TASKS TO CARRY OUT:
1. In the piece on the Middleton and Prestwich constituency, what physically separated Middleton from Prestwich?
2. Carry on the piece about the Middleton and Prestwich constituency, starting right after its final sentence.

-- Start of PAGE EXCERPT --

Middleton and Prestwich was a parliamentary constituency centred on the Middleton and Prestwich districts of Greater Manchester.  It returned one Member of Parliament (MP)  to the House of Commons of the Parliament of the United Kingdom.

The constituency was created for the 1918 general election, and abolished for the 1983 general election, when it was partially replaced by the new constituencies of Heywood and Middleton and Bury South. Its member from 1974 to the seat's abolition was Jim Callaghan, who happened to share his name with the Labour Prime Minister.

It was an unusual constituency, because Middleton and Prestwich were physically separated by Heaton Park, a large green area bequeathed to Manchester City Council, and had nothing whatsoever in common. Prestwich was a well established middle class suburb with a large Jewish minority, and during the inter-war years boasted several millionaires. Middleton, on the other hand, was greatly expanded by a large Manchester overspill council estate, and at one point during the 1950s, Prestwich had no Labour councillors, while Middleton had no Conservatives. The new constituency of Heywood and Middleton in 1983 resolved this mismatch by linking together the two adjacent towns in the Rochdale borough, and was held by Labour right up to 2019. Prestwich joined neighbouring towns Radcliffe and Whitefield in the Bury Council area to become Bury South which was gained by the Conservatives until 1997 when it was lost to Labour, who held it up to 2019 when it was regained by the Conservatives.

-- End of PAGE EXCERPT --
-- Start of GIVEN INFORMATION --

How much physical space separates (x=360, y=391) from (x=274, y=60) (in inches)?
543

-- End of GIVEN INFORMATION --

SOLVED TASKS:
1. Heaton Park, a large green area bequeathed to Manchester City Council.

2.
The 2018 Boundary Commission Review, which aimed to reduce the number of MPs from 650 to 600, and was subsequently shelved, had proposed to restore the Prestwich and Middleton seat.

Boundaries

1918–1950: The Borough of Middleton, and the Urban Districts of Chadderton and Prestwich.

1950–1983: The Boroughs of Middleton and Prestwich, and the Urban District of Whitefield.

Members of Parliament

Elections

Elections in the 1910s

Elections in the 1920s

Elections in the 1930s

Elections in the 1940s 
General Election 1939–40:
Another General Election was required to take place before the end of 1940. The political parties had been making preparations for an election to take place from 1939 and by the end of this year, the following candidates had been selected; 
Conservative: Ernest Gates
Labour: Mabel Tylecote
However, the sitting MP, Nairne Sandeman, died on 23 April 1940, resulting in a by-election. Due to an electoral pact during World War II not to contest by-elections, the Labour candidate did not stand.

Elections in the 1950s

Elections in the 1960s

Elections in the 1970s

References

Parliamentary constituencies in North West England (historic)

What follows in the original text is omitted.